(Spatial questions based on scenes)
□ □ □ □

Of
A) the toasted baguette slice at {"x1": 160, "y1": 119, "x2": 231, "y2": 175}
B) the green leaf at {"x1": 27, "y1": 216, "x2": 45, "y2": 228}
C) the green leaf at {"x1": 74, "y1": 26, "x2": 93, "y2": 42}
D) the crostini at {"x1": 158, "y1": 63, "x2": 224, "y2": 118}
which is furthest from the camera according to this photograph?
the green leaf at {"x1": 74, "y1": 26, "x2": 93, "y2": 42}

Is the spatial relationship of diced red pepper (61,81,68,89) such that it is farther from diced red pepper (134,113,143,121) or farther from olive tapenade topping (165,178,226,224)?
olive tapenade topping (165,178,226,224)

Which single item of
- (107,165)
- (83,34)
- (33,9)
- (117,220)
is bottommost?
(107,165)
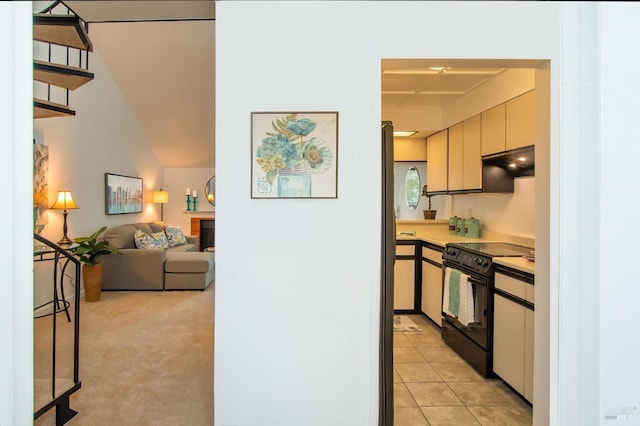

□ □ □ □

Copy every row above word for word, but leave out the pictures.

Of
A) the toasted baguette slice at {"x1": 160, "y1": 119, "x2": 231, "y2": 175}
B) the green leaf at {"x1": 27, "y1": 216, "x2": 45, "y2": 228}
C) the green leaf at {"x1": 74, "y1": 26, "x2": 93, "y2": 42}
D) the crostini at {"x1": 158, "y1": 63, "x2": 224, "y2": 118}
which is furthest from the camera according to this photograph?
the green leaf at {"x1": 74, "y1": 26, "x2": 93, "y2": 42}

Is the spatial relationship of diced red pepper (61,81,68,89) such that it is farther from diced red pepper (134,113,143,121) or farther from olive tapenade topping (165,178,226,224)?
olive tapenade topping (165,178,226,224)

Which single item of
- (107,165)
- (83,34)
- (33,9)
- (117,220)
is bottommost?
(107,165)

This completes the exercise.